Daft Punk time travel in new video
If Daft Punk's rosy love-letter to the 70s Random Access Memories failed to demonstrate robots are capable of experiencing nostalgia, the French duo's new video featuring Pharrell and Nile Rogers is the final proof. Nothing overly complicated about the set-up here, just the four collaborators in an angelic disco glow playing for a dance conscious crowd at Studio 54 circa 22nd century. The camera pans the entire crowd and we find there isn't a single soul not caught up in the groove.

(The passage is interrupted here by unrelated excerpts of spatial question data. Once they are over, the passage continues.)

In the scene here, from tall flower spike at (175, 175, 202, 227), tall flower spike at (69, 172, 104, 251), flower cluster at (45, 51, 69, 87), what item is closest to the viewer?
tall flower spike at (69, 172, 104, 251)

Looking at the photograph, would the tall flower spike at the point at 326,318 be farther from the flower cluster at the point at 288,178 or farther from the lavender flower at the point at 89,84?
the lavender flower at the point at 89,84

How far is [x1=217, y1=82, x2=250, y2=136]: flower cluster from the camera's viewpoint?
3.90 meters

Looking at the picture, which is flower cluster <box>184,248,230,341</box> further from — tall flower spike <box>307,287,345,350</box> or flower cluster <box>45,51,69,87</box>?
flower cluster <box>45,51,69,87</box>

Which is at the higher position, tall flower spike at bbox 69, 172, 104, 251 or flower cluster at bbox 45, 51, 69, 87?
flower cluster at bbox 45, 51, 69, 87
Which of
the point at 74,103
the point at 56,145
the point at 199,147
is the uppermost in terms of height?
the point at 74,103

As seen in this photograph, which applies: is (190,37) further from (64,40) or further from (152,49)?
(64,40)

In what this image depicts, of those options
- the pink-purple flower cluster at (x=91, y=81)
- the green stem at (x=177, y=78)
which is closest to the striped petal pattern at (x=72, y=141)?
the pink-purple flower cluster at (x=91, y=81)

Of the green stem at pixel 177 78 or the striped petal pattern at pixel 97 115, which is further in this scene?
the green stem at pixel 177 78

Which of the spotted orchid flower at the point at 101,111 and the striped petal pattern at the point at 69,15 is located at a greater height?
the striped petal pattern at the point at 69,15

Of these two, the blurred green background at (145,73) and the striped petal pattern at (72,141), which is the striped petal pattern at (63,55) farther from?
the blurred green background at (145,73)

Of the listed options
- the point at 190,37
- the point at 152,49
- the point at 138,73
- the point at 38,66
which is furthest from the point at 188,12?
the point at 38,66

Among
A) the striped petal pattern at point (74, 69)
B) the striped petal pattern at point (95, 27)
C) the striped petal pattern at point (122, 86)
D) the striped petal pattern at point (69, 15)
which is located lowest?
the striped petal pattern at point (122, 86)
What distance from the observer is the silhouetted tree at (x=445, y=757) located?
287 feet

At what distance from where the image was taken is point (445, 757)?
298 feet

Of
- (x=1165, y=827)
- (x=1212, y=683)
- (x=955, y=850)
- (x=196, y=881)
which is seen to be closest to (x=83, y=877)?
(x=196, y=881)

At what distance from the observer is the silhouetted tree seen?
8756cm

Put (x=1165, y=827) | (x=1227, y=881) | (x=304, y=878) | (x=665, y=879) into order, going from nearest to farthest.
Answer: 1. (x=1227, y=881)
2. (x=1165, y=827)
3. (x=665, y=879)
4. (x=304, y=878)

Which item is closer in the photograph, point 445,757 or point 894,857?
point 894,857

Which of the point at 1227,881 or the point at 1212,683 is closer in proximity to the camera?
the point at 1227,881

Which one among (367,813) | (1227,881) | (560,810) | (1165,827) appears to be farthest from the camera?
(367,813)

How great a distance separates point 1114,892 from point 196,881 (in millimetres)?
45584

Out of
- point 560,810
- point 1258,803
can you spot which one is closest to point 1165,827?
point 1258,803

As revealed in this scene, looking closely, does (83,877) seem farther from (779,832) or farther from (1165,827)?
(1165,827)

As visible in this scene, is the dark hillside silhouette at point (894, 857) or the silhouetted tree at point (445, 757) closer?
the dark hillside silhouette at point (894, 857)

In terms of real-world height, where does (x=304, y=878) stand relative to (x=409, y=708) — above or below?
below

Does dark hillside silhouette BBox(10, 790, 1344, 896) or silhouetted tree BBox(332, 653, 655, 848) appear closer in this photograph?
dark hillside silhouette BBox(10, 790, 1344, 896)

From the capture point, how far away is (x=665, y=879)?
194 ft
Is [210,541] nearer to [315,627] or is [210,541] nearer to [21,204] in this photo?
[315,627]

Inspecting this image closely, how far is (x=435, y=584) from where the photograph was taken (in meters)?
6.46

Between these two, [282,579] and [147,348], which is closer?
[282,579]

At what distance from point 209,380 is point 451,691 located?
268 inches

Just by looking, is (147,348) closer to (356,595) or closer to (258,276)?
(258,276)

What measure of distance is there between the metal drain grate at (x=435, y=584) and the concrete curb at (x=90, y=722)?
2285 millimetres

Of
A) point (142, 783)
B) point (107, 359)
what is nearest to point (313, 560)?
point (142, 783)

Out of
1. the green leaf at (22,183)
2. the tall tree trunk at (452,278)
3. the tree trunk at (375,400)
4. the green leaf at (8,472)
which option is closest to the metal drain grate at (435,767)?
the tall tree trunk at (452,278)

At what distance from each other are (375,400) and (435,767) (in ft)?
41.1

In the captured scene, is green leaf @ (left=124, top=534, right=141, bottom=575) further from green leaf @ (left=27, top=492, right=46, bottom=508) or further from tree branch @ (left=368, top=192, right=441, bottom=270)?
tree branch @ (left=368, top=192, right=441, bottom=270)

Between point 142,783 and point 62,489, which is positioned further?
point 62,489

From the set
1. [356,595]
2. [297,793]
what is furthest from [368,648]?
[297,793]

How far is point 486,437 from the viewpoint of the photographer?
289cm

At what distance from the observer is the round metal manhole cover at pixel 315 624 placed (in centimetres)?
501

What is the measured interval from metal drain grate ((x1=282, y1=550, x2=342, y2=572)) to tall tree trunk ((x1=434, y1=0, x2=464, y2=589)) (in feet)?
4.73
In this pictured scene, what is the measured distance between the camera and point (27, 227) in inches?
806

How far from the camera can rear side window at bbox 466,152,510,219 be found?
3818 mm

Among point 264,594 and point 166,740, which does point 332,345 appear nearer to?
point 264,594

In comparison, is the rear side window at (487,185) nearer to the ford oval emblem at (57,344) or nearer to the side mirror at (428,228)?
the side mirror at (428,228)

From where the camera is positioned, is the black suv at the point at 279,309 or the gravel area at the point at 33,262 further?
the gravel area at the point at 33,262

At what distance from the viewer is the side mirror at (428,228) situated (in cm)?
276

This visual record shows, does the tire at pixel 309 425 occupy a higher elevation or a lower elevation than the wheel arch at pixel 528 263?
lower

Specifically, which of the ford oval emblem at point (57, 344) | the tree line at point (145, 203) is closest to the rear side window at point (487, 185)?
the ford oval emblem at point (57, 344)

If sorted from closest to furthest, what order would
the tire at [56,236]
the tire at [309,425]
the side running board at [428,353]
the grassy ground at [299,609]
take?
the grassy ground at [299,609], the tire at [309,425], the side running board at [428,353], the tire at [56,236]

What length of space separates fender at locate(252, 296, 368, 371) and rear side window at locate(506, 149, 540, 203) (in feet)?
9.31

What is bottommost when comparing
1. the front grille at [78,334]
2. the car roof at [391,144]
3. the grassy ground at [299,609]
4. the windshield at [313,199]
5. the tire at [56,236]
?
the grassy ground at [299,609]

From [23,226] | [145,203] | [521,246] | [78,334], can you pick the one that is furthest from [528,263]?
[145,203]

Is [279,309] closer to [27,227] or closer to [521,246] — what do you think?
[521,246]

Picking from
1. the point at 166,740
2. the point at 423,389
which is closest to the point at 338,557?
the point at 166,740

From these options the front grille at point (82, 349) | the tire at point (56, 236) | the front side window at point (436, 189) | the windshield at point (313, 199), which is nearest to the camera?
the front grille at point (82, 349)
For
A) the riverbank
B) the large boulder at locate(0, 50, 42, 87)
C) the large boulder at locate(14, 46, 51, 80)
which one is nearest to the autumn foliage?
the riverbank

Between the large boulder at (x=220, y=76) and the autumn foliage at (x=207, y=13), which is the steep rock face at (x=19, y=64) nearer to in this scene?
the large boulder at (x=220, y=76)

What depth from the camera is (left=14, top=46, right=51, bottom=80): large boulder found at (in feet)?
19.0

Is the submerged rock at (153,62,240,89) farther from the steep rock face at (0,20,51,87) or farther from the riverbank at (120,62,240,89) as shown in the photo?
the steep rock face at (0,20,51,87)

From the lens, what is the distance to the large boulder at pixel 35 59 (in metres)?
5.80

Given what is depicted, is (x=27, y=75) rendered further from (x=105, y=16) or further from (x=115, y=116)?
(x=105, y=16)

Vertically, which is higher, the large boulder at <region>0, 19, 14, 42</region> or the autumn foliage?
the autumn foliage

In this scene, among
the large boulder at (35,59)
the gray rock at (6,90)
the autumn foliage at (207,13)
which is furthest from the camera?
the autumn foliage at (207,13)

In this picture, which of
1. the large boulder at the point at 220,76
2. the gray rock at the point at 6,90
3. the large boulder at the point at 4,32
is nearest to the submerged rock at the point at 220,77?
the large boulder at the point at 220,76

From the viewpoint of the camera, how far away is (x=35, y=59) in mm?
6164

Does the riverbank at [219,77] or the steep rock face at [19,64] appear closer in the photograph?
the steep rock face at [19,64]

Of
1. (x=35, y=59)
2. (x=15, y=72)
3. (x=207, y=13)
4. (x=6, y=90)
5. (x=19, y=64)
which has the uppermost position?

Daft Punk has supplied a video that lives up to the song's lofty commands.
How to Dress Well releases "Hangover Mix"
"Ok i woke up super hungover today and made this mix of songs," Tom Krell of How to Dress Well begins his most-recent Soundcloud posting. The near 45 minute mix weaves through intermittent clips of Krell recontextualizing current rap juggernauts in the way of "Hold On We're Going Home" and a Ryan Hemsworth remix of "Honest". Krell finds the time to stop over and laconically back up Kanye West on "Hold My Liquor" with his breathless falsetto. We also detour to incendiary bits of Kevin Gates, subdued acoustic strumming from the reviled GG Allin, and slow-burning pieces from Tink and Tracy Chapman. When considering the parenthetical title of "Hungover Mix", the genre-hopping starts to make sense. As Krell succinctly puts it in his post, "it's like a mix of songs that soothe and punish".